Originally Posted by Kat-M
so if $\displaystyle x \in S$ is an elemnt of $\displaystyle B$, $\displaystyle d(x,A) > 0$ since $\displaystyle x \notin A$. Is that correct? if so, doesnt putnam120's argument work?

That is correct: if $\displaystyle x\in B$ then $\displaystyle d(x,A) > 0$. But putnam120's argument doesn't work for the reason pointed out by Jose27. The distance from B to A can be zero, as shown by the example of the two components of the graph of y=1/x^2. But the distance from any individual point in B to A must be strictly positive.
• Aug 15th 2009, 12:39 PM
putnam120
Quote:

Originally Posted by Kat-M
so if $\displaystyle x \in S$ is an elemnt of $\displaystyle B$, $\displaystyle d(x,A) > 0$ since $\displaystyle x \notin A$. Is that correct? if so, doesnt putnam120's argument work?

My argument doesn't work because I took the $\displaystyle \inf$ over all pairs $\displaystyle x\in{A}$ and $\displaystyle y\in{B}$. But Opalg's argument you look at a particular $\displaystyle x\in{S}$. To see that $\displaystyle d(x,A)>0$ if $\displaystyle x\notin{A}$ just use the limit point definition of a closed set.

I have a question for Jose27: How are you able to see that my original argument would work if one of A or B were compact?
• Aug 15th 2009, 02:53 PM
Enrique2
Quote:

Originally Posted by putnam120
My argument doesn't work because I took the $\displaystyle \inf$ over all pairs $\displaystyle x\in{A}$ and $\displaystyle y\in{B}$. But Opalg's argument you look at a particular $\displaystyle x\in{S}$. To see that $\displaystyle d(x,A)>0$ if $\displaystyle x\notin{A}$ just use the limit point definition of a closed set.

I have a question for Jose27: How are you able to see that my original argument would work if one of A or B were compact?

Let me get into this nice discussion.
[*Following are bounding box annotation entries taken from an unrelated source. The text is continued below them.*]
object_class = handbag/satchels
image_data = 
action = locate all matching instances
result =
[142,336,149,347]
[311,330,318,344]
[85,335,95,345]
If A is compact $\displaystyle d(\cdot,B):A\to R^+$, $\displaystyle x\mapsto d(x,B)$ is a continuous function, hence the infimum is attained (it is a minimum I mean). It can't be 0, if this were the case x would belong to $\displaystyle B$ since $\displaystyle B$ is assumed to be closed, contradicting the assumed disjointness.